[TASK ITEM]:
Pictures aside, return every line below exactly as written.

[DATA PROVIDED]:
▼

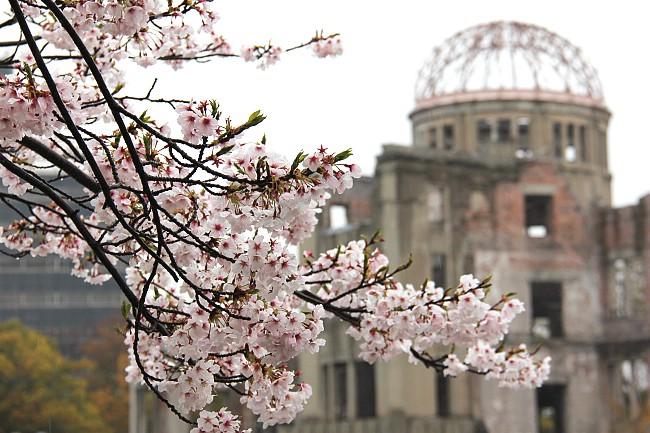 cherry blossom report 2013  hiroshima report
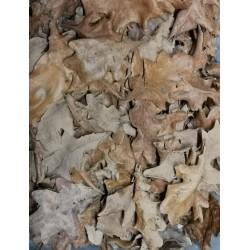 feuilles de chêne NANO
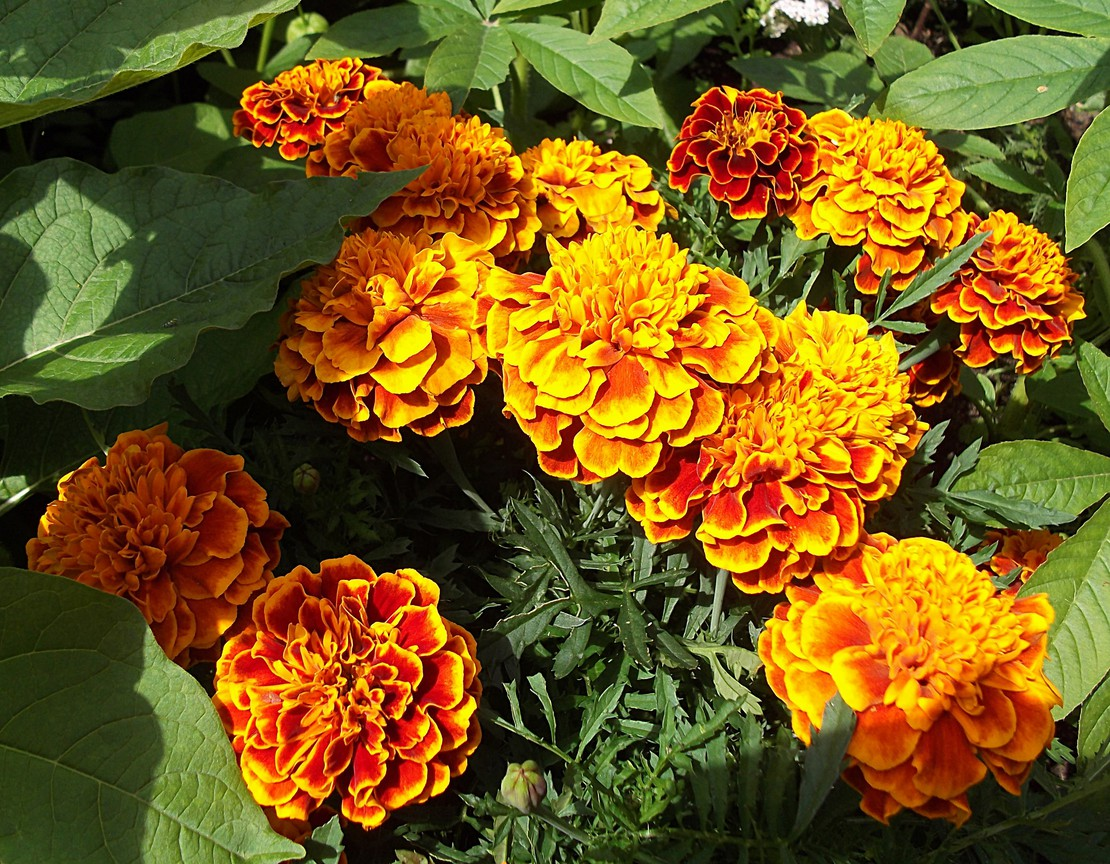 Цветки бархатцы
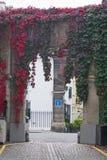 Miauczenia archway w Londyn z liśćmi czerwieni w jesieni Zdjęcie Royalty Free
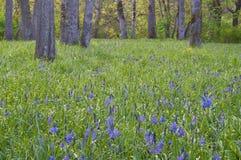 Frodig äng av blåa camas vildblommor med ekar i bakgrund Fotografering för Bildbyråer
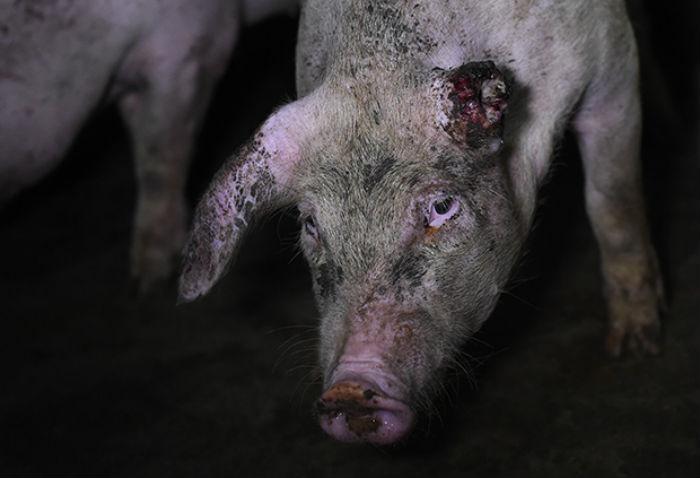 Жуткий фотопроект о жизни свиней на фермах
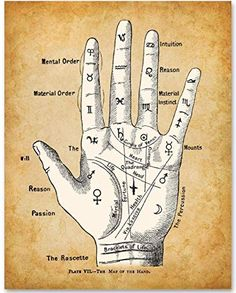 Palm Reading Divination Chart - Unframed Art Print - Great Gift for Fans of the Occult, Supernatural and Astrology. Palm Reading, Wall Art Prints, Canvas Prints, Pagan Art, Map Canvas, Palmistry, Star Art, Book Of Shadows, Love And Marriage
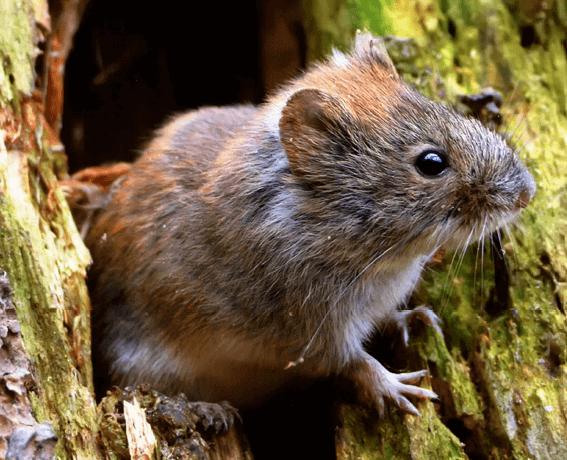 Как избавиться от полевых мышей? Что лучше и эффективнее: яд, ловушка, репеллент или что-то еще?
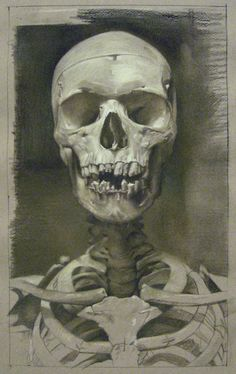 Gallery Henoch - David Kassan    Anatomy Study in Sepia, charcoal and pastel on toned paper, 15x9""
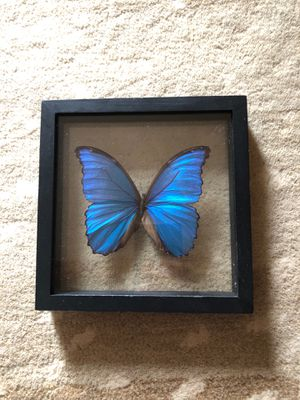 Butterfly wall and home or office decor art for Sale in Imperial, MO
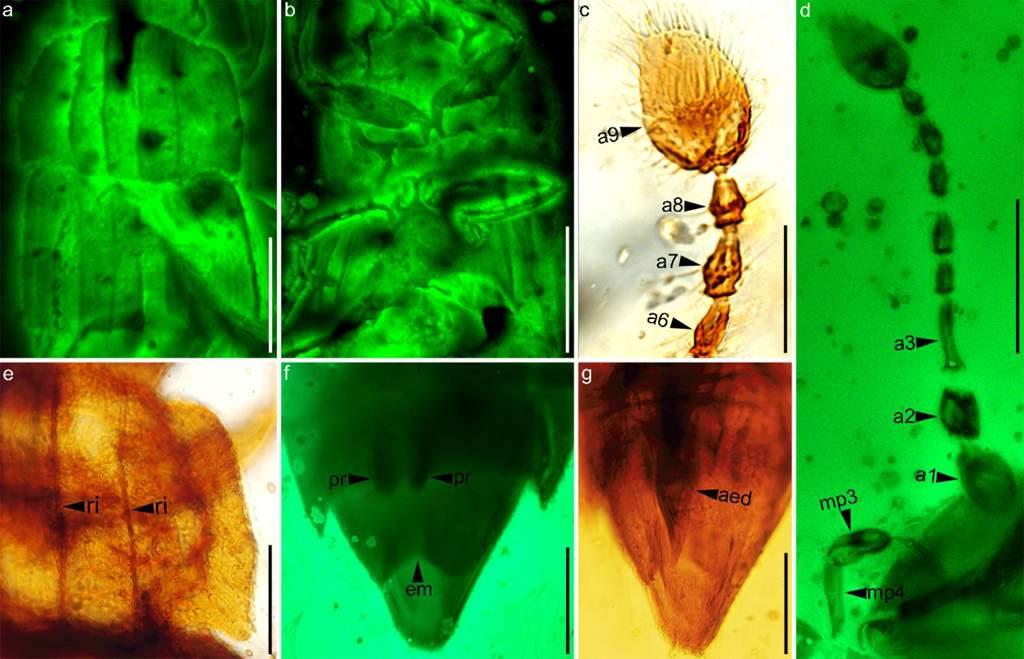 铠甲详细特征:a, b激光共聚焦显微镜;d, f荧光显微镜;c, e, g生物显微镜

▲

[TASK SOLUTION]:
 cherry blossom report 2013  hiroshima report
 feuilles de chêne NANO
 Цветки бархатцы
 Miauczenia archway w Londyn z liśćmi czerwieni w jesieni Zdjęcie Royalty Free
 Frodig äng av blåa camas vildblommor med ekar i bakgrund Fotografering för Bildbyråer
 Жуткий фотопроект о жизни свиней на фермах
 Palm Reading Divination Chart - Unframed Art Print - Great Gift for Fans of the Occult, Supernatural and Astrology. Palm Reading, Wall Art Prints, Canvas Prints, Pagan Art, Map Canvas, Palmistry, Star Art, Book Of Shadows, Love And Marriage
 Как избавиться от полевых мышей? Что лучше и эффективнее: яд, ловушка, репеллент или что-то еще?
 Gallery Henoch - David Kassan    Anatomy Study in Sepia, charcoal and pastel on toned paper, 15x9""
 Butterfly wall and home or office decor art for Sale in Imperial, MO
 铠甲详细特征:a, b激光共聚焦显微镜;d, f荧光显微镜;c, e, g生物显微镜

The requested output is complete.